Anyhow, Anderson has a point to be made about how experiments are changing but I still think he's well off-base in claiming the scientific method is on its death bed.

The Key Question said...

To me, the most bizarre thing about this article is how Chris Anderson appears to be looking forward to this glorious new age of theory-free science.

He doesn't seem to realize that the end of hypothesis-driven research, if it were true, will in fact spell the demise of the entire scientific endeavour.

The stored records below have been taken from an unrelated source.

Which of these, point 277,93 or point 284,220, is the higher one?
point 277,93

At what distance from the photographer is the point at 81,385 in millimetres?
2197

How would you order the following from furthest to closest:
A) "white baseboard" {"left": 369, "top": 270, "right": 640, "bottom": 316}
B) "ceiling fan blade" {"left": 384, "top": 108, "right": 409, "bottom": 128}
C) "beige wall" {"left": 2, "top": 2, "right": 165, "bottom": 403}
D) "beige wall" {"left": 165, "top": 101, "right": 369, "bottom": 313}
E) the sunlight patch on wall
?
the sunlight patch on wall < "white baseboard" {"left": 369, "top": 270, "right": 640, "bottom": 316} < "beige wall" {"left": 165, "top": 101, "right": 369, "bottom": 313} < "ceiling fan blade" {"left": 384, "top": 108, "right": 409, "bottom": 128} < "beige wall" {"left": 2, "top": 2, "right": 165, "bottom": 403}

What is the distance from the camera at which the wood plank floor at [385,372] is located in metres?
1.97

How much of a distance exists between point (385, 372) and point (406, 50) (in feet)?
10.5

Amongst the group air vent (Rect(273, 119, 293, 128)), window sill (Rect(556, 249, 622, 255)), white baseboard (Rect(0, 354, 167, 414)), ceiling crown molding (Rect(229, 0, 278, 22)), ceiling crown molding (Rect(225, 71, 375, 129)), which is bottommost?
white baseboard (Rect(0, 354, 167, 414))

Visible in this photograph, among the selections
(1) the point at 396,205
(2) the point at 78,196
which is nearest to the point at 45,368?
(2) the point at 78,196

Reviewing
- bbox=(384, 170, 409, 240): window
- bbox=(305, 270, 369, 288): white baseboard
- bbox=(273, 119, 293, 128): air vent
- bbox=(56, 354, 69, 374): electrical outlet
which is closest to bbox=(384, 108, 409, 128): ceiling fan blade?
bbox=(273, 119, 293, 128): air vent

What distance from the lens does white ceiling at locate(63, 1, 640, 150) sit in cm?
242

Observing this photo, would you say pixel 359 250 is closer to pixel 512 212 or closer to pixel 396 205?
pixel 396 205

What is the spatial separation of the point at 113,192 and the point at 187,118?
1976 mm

If you want chickens in the future, it doesn't really matter whether theory is the "chicken" or the "egg".

For data to have any meaning, you must have theory. For theories to have reflect reality you must have data. They are mutually important to each other.

At the heart of the scientific endeavour is the functional development of theory. If you remove that human component of ingenuity, creativity and serendipity and degrade the predictive and narrative power of science to mere correlation-finding of huge datasets by number-crunching machines - I can guarantee you that no human being will be interested in doing science anymore.

Potential scientists would be defecting by the trunkloads to any other field that offers more space for creativity, say... Administration.

The Doc said...

Personally, I view data-mining and the range of 'omics' subjects as powerful observation tools. We're taught to start our scientific method with a Popperian Observation, and follow it with a hypothesis.

These techniques are very powerful tools for providing these sorts of observations. To write a paper where you compare two sequences is all good and well, but you would then have to make a hypothesis, a predictive statement, then test it to make it into science.

And I don't think that the Omics are taking over the role of science at all. I think they are serving the purpose of observation very well, and that they have spawned a number of grants and proposals for good science which can then be followed up.